Ce que manifestent toutes ces jeunes filles, comme elles le peuvent, c’est la capacité de refuser tout ce qui peut réduire nos vie, la capacité de se révolter, une pulsion de vie. C’est très semblable aux différentes bataillent qui se mènent un peu partout pour refuser l’inacceptable et tenter de construire autrement pour plus de justice et d’égalité. C’est proche par exemple du combat mené par les grévistes, employés dans toutes ces entreprises qui ferment et se délocalisent alors qu’elles font des bénéfices, mettant ainsi en péril des milliers de familles.

Ce que manifestent ces jeunes filles c’est ce que nous avons su inventer en prenant des risques chaque fois que nous savons écouter la petite voix intérieure qui dit « non » et qui nous pousse à nager à contre courent, pour ne pas être mort.

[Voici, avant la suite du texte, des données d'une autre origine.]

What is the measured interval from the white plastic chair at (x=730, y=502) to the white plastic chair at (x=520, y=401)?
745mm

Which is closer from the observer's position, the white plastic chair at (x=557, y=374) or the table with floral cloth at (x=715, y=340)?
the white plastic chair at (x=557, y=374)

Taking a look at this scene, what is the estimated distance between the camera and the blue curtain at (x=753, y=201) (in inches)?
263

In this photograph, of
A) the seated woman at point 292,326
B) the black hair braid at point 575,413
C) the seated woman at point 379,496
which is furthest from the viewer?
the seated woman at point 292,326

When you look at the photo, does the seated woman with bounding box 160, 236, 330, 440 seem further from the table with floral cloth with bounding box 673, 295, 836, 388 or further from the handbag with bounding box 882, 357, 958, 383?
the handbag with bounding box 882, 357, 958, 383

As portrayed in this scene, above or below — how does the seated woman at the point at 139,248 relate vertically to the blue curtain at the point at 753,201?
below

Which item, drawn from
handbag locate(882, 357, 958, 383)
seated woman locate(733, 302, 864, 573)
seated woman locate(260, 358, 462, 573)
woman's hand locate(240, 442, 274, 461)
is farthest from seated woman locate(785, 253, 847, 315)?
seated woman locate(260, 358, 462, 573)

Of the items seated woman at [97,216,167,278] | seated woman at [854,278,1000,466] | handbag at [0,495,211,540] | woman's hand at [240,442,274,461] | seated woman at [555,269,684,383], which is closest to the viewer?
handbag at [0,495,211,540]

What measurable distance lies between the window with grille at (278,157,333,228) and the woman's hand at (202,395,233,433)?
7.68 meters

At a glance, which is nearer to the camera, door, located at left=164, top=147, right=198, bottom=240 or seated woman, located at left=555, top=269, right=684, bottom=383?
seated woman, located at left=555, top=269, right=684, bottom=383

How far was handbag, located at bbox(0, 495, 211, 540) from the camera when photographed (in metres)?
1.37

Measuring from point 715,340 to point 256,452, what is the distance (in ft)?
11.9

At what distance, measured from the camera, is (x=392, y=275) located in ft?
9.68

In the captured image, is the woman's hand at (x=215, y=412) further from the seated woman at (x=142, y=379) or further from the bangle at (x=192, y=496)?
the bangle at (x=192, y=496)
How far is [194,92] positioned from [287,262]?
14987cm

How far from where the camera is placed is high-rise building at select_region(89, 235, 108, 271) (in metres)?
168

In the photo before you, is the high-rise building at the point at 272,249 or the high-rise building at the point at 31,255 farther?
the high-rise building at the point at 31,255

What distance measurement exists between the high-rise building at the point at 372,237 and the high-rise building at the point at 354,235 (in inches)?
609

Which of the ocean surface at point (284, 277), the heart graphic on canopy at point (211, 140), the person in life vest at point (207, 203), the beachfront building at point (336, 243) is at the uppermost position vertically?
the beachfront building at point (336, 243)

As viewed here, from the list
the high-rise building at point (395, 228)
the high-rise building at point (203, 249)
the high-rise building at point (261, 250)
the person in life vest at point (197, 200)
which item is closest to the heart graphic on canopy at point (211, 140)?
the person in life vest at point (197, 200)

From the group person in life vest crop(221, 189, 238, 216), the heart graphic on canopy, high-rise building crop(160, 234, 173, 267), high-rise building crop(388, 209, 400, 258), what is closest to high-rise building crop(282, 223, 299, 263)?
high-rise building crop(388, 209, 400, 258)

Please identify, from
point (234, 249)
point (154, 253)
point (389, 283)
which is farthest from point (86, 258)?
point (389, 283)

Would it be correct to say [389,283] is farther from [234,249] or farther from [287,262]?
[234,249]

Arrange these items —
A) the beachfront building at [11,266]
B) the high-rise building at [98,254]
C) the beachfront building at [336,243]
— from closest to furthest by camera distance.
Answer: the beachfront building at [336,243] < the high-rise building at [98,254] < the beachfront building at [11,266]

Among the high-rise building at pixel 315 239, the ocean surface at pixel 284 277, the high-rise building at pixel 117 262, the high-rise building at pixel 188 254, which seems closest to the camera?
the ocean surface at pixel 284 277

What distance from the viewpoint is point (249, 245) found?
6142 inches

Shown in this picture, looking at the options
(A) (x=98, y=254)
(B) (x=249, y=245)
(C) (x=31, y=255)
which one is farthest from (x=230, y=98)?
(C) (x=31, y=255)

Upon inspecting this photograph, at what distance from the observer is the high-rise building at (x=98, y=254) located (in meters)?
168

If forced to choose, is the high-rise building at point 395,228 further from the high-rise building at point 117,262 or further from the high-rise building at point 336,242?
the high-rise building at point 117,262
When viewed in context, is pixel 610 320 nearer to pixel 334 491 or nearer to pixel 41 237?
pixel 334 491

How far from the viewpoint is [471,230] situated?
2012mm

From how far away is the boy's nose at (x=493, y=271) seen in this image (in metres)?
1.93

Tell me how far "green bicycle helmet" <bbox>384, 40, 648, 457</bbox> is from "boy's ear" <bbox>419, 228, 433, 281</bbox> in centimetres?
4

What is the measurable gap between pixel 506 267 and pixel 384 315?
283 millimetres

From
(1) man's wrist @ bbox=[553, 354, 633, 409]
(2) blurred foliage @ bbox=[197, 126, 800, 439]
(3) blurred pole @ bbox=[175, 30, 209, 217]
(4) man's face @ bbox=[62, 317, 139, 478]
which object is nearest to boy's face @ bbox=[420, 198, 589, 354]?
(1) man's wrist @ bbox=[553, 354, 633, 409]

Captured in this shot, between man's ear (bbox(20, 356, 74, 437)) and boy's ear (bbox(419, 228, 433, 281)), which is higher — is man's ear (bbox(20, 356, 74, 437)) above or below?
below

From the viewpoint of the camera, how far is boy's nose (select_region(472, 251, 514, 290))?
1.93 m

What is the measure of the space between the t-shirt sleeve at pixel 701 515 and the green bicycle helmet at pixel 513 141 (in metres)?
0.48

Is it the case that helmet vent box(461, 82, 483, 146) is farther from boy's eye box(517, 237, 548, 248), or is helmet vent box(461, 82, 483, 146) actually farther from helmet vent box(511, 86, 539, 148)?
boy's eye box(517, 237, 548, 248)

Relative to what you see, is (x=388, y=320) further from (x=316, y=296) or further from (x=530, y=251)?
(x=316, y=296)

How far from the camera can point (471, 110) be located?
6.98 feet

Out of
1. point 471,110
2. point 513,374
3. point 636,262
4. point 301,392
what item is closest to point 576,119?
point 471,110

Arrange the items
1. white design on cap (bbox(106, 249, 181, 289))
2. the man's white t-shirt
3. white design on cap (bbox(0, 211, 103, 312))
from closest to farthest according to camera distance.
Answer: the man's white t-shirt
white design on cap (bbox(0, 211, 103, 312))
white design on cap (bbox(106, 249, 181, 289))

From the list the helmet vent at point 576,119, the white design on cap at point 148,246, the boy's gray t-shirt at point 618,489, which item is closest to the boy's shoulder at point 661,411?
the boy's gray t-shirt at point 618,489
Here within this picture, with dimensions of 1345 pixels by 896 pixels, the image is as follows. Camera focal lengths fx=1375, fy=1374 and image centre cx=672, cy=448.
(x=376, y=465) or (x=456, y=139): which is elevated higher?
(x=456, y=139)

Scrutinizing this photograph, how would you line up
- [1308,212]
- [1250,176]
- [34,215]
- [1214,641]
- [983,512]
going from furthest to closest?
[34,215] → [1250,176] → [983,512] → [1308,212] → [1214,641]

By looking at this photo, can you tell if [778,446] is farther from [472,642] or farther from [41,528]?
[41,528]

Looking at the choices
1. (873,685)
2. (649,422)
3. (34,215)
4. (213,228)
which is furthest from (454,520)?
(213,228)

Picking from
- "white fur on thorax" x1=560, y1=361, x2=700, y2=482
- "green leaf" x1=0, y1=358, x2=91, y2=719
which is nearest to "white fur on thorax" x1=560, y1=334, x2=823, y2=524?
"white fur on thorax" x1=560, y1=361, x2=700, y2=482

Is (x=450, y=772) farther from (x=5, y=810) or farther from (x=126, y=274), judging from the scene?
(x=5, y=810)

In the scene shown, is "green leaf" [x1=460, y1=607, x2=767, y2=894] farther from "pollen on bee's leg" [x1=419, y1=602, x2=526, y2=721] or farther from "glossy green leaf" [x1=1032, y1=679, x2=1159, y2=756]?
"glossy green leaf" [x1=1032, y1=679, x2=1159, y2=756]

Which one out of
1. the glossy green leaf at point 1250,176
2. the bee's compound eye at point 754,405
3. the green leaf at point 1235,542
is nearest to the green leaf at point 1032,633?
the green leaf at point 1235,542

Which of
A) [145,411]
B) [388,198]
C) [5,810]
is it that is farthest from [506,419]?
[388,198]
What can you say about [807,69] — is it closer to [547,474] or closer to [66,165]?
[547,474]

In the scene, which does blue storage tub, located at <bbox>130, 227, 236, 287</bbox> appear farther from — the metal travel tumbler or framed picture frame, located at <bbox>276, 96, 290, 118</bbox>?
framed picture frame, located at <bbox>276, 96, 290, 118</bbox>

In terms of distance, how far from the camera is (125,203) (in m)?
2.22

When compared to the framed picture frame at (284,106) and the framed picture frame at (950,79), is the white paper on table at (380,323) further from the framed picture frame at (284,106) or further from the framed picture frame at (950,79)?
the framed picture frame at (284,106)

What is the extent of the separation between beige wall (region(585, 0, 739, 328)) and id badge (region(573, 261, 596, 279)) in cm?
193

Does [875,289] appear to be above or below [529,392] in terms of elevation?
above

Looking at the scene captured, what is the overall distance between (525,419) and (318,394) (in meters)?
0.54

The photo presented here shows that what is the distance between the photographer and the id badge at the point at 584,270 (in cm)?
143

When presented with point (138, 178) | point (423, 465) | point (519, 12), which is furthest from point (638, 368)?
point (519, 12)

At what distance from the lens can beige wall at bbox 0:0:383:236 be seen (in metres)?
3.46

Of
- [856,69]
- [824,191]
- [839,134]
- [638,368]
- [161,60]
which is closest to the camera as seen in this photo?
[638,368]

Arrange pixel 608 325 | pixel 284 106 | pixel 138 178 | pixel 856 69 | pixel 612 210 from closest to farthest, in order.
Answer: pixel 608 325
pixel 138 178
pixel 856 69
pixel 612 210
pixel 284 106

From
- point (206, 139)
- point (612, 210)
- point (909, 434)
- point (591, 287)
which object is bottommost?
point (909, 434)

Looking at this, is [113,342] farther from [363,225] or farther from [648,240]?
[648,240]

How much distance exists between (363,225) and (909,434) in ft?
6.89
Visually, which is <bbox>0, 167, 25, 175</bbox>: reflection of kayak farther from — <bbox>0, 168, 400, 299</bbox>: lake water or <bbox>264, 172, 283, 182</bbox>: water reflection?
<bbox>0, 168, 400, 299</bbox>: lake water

Ce que manifestent ces jeunes filles, c’est très semblable à ce que tous ces grands hommes et femmes qui ont marqué l’histoire ont du faire : un pas dans le vide. Beaucoup ont pris le risque de perdre leur vie pour chaque fois tenter de remettre le monde humain en ordre. Toutes ces actions qui prennent des formes différentes en fonction du contexte et qui sont des occasions pour nous tous de nous émanciper de toutes les dominations et de ne pas renoncer à nos rêves.